WHAT YOU NEED TO DO
- A) In the blog post on intuitive eating, what example shows intuitive eaters eating for a reason other than hunger?
- B) Reproduce word for word the portion of the blog post on intuitive eating that begins at the words "Failure isn’t fatal" and stops after "or something.  ;)".

PASSAGE TO READ
========================================
Failure isn’t fatal

by Elizabeth on March 28, 2012

and sometimes, failure isn’t even really failure.

Hi Fitties! How’s tricks? Thursday! WOOT WOOT! Date night for meeeeeeeee!

So my intuitve eating entree continues, which means that’s what I’m writing about. Just be glad I’m not suddenly into like… colonics or something.  ;)

One of the biggest obstacles I’ve faced when trying intuitive eating in the past (besides the fear to try it in spite of potential weight gain) is the thought that if I don’t do it perfectly, I’m a failure and I should give up and go back to counting before I balloon up and have to buy all new pants.

But there really is no perfect in intuitive eating. Intuitive eating doesn’t just mean “eat when you’re hungry stop when you’re full.” Intuitive eaters sometimes eat for reasons other than hunger (ie, a bride and groom may have wedding cake at their wedding even if they’re not that hungry). They may eat more or less than they really want, depending on the circumstances. Sometimes they clean their plates out of a sense of obligation, but often they are able to leave food on their plates.

I am totally a clean plate eater. When you live your life on a diet and all you get are measly little portions every 3 hours, of course you are a clean plate eater. You are always HUNGRY. You would be foolish to leave food on your plate. The Food Gestapo will not let you eat again for a few hours, and even that meal will be measly. So eat up, eat fast… eat before it’s taken away from you.
========================================
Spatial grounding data
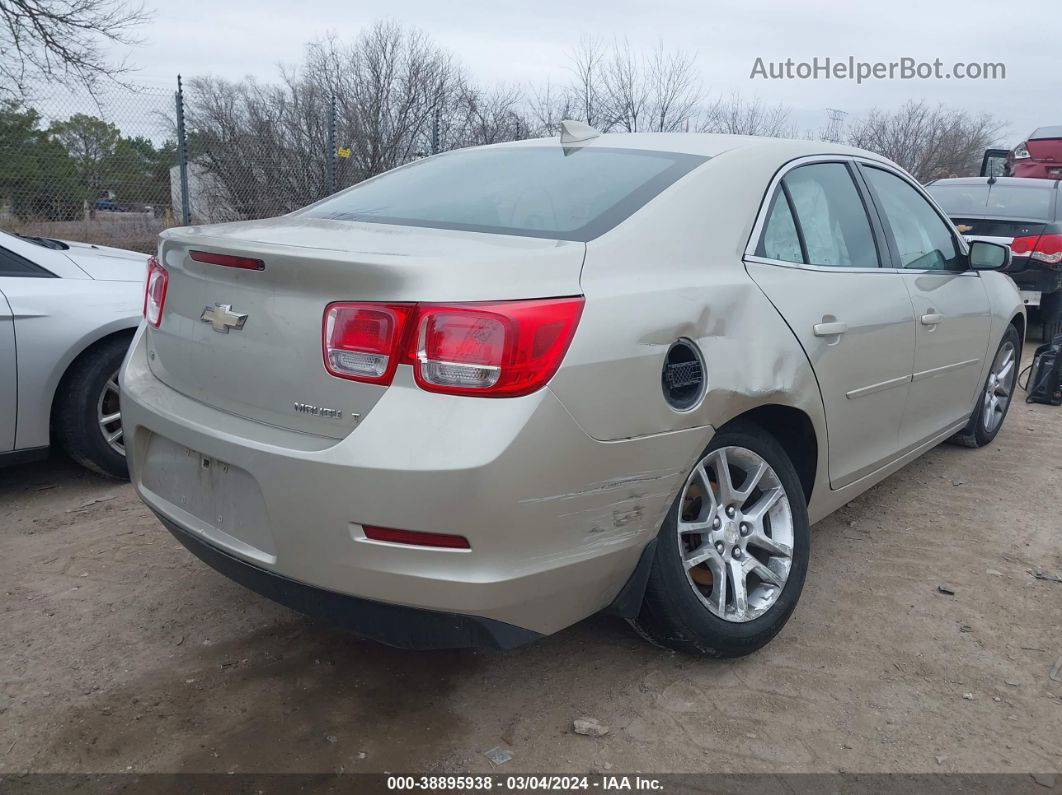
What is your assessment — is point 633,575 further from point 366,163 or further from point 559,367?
point 366,163

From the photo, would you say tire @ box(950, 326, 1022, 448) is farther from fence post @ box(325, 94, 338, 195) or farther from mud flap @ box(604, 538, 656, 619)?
fence post @ box(325, 94, 338, 195)

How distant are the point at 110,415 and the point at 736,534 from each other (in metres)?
3.02

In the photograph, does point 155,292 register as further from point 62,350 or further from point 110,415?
point 110,415

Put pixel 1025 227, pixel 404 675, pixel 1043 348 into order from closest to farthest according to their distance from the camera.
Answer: pixel 404 675 < pixel 1043 348 < pixel 1025 227

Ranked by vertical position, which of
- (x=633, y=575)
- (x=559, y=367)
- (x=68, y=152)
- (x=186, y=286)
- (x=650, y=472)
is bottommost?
(x=633, y=575)

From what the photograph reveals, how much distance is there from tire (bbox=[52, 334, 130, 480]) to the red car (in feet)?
51.3

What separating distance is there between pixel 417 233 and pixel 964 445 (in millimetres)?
3995

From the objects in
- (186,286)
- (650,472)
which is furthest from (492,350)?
(186,286)

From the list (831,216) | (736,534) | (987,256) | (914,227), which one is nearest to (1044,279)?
(987,256)

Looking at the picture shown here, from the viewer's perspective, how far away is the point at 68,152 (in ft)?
31.4

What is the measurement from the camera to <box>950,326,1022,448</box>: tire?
4918 mm

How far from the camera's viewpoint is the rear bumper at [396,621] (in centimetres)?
213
========================================
TASK-BY-TASK OUTPUTS
- A) A bride and groom may have wedding cake at their wedding even if they're not that hungry.

- B)
Failure isn’t fatal

by Elizabeth on March 28, 2012

and sometimes, failure isn’t even really failure.

Hi Fitties! How’s tricks? Thursday! WOOT WOOT! Date night for meeeeeeeee!

So my intuitve eating entree continues, which means that’s what I’m writing about. Just be glad I’m not suddenly into like… colonics or something.  ;)